Task goal
Rewrite the data below with every "bushy tail" changed to "fluffy tail", keeping everything else the same.
####
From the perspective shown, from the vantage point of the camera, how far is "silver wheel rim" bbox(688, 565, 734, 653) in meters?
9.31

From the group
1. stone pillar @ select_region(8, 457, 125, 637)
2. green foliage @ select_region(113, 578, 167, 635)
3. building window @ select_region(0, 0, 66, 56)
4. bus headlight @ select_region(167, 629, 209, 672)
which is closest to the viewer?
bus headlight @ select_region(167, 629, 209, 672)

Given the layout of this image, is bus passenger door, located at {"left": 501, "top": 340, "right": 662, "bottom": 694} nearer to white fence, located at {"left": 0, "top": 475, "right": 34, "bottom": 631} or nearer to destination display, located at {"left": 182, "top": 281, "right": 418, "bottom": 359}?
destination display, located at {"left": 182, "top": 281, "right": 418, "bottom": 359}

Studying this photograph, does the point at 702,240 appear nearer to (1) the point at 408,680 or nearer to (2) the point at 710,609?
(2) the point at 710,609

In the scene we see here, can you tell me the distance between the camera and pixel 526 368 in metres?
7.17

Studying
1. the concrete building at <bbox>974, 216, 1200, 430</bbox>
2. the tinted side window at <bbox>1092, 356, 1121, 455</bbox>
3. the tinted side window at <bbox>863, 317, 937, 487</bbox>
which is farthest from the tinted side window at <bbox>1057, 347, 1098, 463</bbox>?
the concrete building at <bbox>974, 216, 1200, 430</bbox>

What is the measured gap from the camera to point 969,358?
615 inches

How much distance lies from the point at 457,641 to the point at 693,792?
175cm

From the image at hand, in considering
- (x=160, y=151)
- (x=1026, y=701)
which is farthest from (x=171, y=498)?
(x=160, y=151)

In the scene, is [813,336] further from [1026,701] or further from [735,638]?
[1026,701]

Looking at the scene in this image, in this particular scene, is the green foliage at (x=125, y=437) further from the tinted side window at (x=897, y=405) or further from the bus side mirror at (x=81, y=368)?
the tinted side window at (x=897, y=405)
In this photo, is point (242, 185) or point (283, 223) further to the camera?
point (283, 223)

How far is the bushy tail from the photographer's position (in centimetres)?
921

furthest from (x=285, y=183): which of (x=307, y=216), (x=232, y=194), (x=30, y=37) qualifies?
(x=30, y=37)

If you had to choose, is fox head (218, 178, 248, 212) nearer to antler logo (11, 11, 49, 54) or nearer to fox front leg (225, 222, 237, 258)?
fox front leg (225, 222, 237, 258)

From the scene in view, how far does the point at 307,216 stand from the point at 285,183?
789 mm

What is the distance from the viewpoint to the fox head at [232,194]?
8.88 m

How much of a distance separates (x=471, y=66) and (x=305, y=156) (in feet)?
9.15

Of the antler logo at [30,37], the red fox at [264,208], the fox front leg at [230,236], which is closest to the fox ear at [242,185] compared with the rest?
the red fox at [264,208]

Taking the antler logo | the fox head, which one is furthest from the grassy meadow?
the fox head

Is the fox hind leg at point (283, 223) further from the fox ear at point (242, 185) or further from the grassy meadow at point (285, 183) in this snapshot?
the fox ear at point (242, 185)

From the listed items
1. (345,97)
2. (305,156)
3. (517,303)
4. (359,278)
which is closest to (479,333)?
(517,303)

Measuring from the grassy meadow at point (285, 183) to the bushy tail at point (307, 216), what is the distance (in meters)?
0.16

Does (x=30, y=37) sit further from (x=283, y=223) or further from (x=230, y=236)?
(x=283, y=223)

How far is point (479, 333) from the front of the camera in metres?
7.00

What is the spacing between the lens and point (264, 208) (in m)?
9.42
####
The solution
From the perspective shown, from the vantage point of the camera, how far is "silver wheel rim" bbox(688, 565, 734, 653) in meters?
9.31

From the group
1. stone pillar @ select_region(8, 457, 125, 637)
2. green foliage @ select_region(113, 578, 167, 635)
3. building window @ select_region(0, 0, 66, 56)
4. bus headlight @ select_region(167, 629, 209, 672)
which is closest to the viewer?
bus headlight @ select_region(167, 629, 209, 672)

Given the layout of this image, is bus passenger door, located at {"left": 501, "top": 340, "right": 662, "bottom": 694} nearer to white fence, located at {"left": 0, "top": 475, "right": 34, "bottom": 631} or nearer to destination display, located at {"left": 182, "top": 281, "right": 418, "bottom": 359}?
destination display, located at {"left": 182, "top": 281, "right": 418, "bottom": 359}

Studying this photograph, does the point at 702,240 appear nearer to (1) the point at 408,680 or nearer to (2) the point at 710,609?
(2) the point at 710,609

In the scene we see here, can you tell me the distance between the camera and pixel 526 368 in metres?
7.17

Studying
1. the concrete building at <bbox>974, 216, 1200, 430</bbox>
2. the tinted side window at <bbox>1092, 356, 1121, 455</bbox>
3. the tinted side window at <bbox>863, 317, 937, 487</bbox>
which is farthest from the tinted side window at <bbox>1057, 347, 1098, 463</bbox>?
the concrete building at <bbox>974, 216, 1200, 430</bbox>

What is the measured gap from the camera to point 969,358?
615 inches

How much distance lies from the point at 457,641 to the point at 693,792?
175cm

From the image at hand, in considering
- (x=160, y=151)
- (x=1026, y=701)
which is farthest from (x=171, y=498)?
(x=160, y=151)

In the scene, is [813,336] further from [1026,701] or further from [735,638]?
[1026,701]

Looking at the scene in this image, in this particular scene, is the green foliage at (x=125, y=437) further from the tinted side window at (x=897, y=405) or further from the bus side mirror at (x=81, y=368)?
the tinted side window at (x=897, y=405)
In this photo, is point (242, 185) or point (283, 223) further to the camera?
point (283, 223)

How far is the fluffy tail from the photographer's position (in centimetres)?
921

furthest from (x=285, y=183): which of (x=307, y=216), (x=232, y=194), (x=30, y=37) qualifies?
(x=30, y=37)

If you had to choose, is fox head (218, 178, 248, 212) nearer to antler logo (11, 11, 49, 54) or nearer to fox front leg (225, 222, 237, 258)?
fox front leg (225, 222, 237, 258)

From the scene in view, how far does the point at 307,216 stand from the point at 285,183?
789 mm

What is the distance from the viewpoint to the fox head at [232,194]?
8.88 m

How much of a distance separates (x=471, y=66) and (x=305, y=156) (in feet)?
9.15

Of the antler logo at [30,37], the red fox at [264,208], the fox front leg at [230,236], which is closest to the fox ear at [242,185] compared with the rest?
the red fox at [264,208]

Taking the antler logo | the fox head, which one is furthest from the grassy meadow?
the fox head

Is the fox hind leg at point (283, 223) further from the fox ear at point (242, 185) or further from the grassy meadow at point (285, 183) in this snapshot?
the fox ear at point (242, 185)

From the listed items
1. (345,97)
2. (305,156)
3. (517,303)
4. (359,278)
which is closest to (479,333)?
(517,303)

Measuring from the grassy meadow at point (285, 183) to the fluffy tail at point (307, 216), what is the distance (in meters)?
0.16

Does (x=30, y=37) sit further from (x=283, y=223) or further from (x=230, y=236)?
(x=283, y=223)

How far is point (479, 333) from the front of the camera in metres?
7.00

What is the spacing between the lens and point (264, 208) (in m)?
9.42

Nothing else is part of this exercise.